ACER calls for improvements in ENTSOG’s draft cost-benefit analysis methodology for hydrogen infrastructure

Hydrogen storage

ACER calls for improvements in ENTSOG’s draft cost-benefit analysis methodology for hydrogen infrastructure

What is it about?

ACER publishes today an Opinion on the European Network of Transmission System Operators for Gas' (ENTSOG's) draft cost-benefit analysis (CBA) methodology for hydrogen infrastructure.

What is the ENTSOG’s CBA methodology and why it is important?

ENTSOG is required by the TEN-E Regulation (2022) to draft the CBA methodology for hydrogen infrastructure projects.

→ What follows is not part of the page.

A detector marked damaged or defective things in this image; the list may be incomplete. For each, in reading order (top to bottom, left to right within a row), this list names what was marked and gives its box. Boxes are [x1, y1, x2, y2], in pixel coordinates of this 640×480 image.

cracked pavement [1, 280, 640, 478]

ENTSOG’s CBA methodology should allow for a comparison between the costs and expected benefits of the infrastructure projects in a clear and unbiased way. It is a useful tool for decision-makers to understand the merits of hydrogen infrastructure projects.

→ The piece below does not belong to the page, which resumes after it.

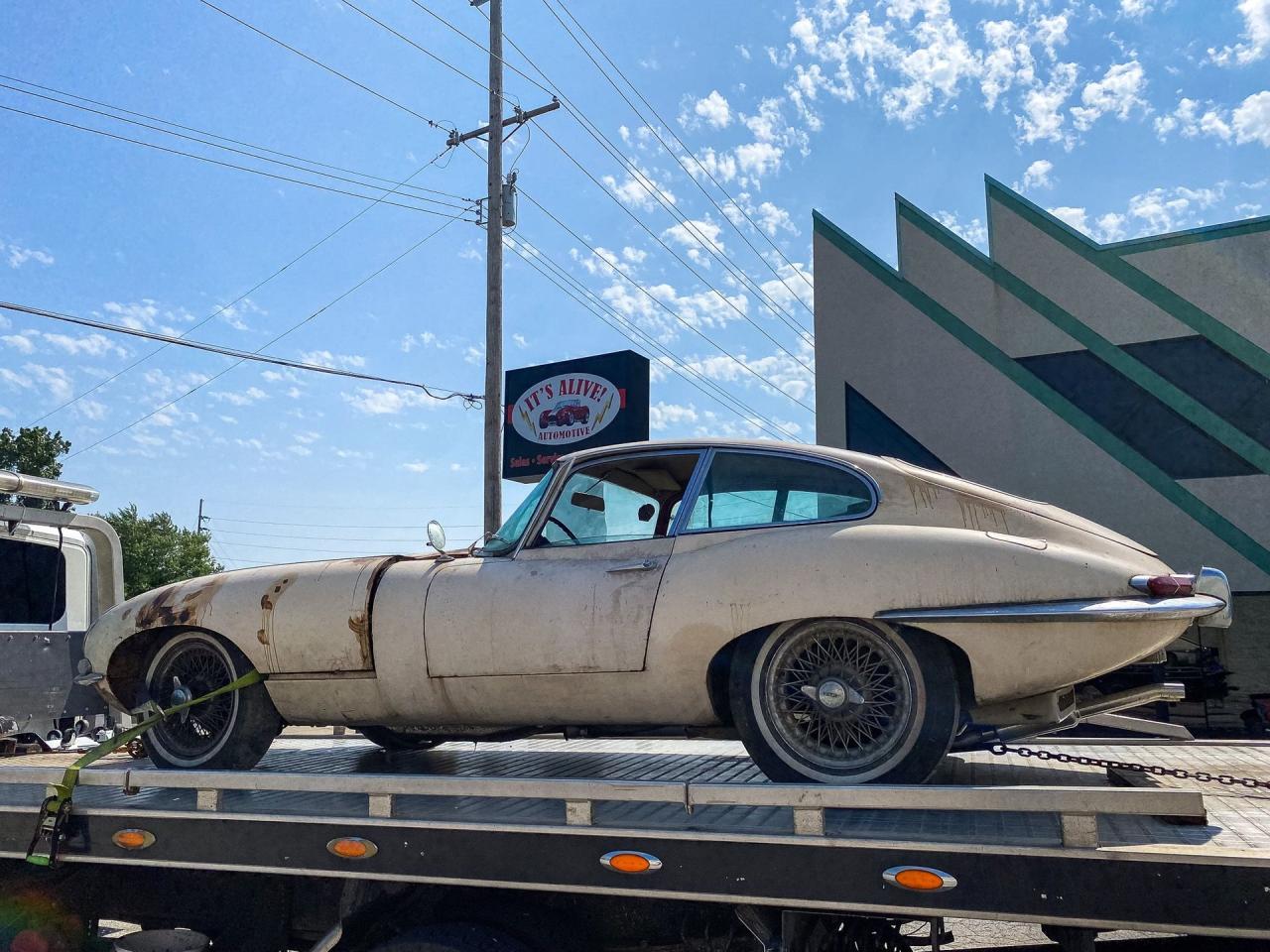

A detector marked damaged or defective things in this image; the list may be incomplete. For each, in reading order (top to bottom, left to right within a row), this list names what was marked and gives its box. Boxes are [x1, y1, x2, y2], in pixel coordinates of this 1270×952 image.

rust spot on fender [347, 614, 370, 664]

In particular, the project-specific CBA assessments are used to evaluate projects in:

  • the European ten-year network development plans (TYNDPs);

  • the selection process of projects of common interest (PCIs); and

  • decisions on cross-border cost allocation (CBCA) of PCIs.

What’s in the ACER Opinion?

ACER’s Opinion:

  • Reviews ENTSOG’s development and consultation process that led to the draft methodology.

  • Assesses whether the draft CBA methodology is compliant with the TEN-E Regulation and its consistency with other CBAs methodologies.

  • Provides ENTSOG with recommendations that need to be considered before submitting the draft CBA methodology to the European Commission for approval (expected by the end of 2023).

What does ACER recommend? 

ACER concludes that the draft CBA methodology for hydrogen infrastructure projects largely aligns with the requirements outlined in the TEN-E Regulation.

However, ACER recommends ENTSOG to consider improvements in the following areas:

  • Making CBA results more understandable to project evaluators by adding examples of the application of the CBA methodology to fictional hydrogen infrastructure projects.

  • Adapting the hydrogen reference networks.

  • Strengthening clustering rules and aligning them with ACER’s position paper (towards greater consistency of cost benefit analysis methodologies) while allowing some flexibility in the implementation for the next TYNDP 2024.

  • Improving the consistency with other CBA methodologies foreseen in the TEN-E Regulation (e.g. in reference to parameters such as the social discount rate (SDR), the timeline of analysis and the use of residual value).

  • Enhancement of the CBA indicators to ensure they are fit-for-purpose. More clarity is needed on how dual assessments are performed and for which indicators.

  • Improved assessment of the security of supply impacts. Different values for the costs of disruption for natural gas (CoDG) and for hydrogen (CoDH) should be used.

  • Application of the CBA methodology for all TYNDP projects.

What are the next steps?

ACER’s recommendations aim to improve the CBA methodology, making it more effective and transparent in evaluating the merits of hydrogen infrastructure projects.

In line with the TEN-E Regulation, ENTSOG is required to take into account ACER’s recommendations before submitting an adapted version of the methodology to the Commission for approval (by the end of 2023).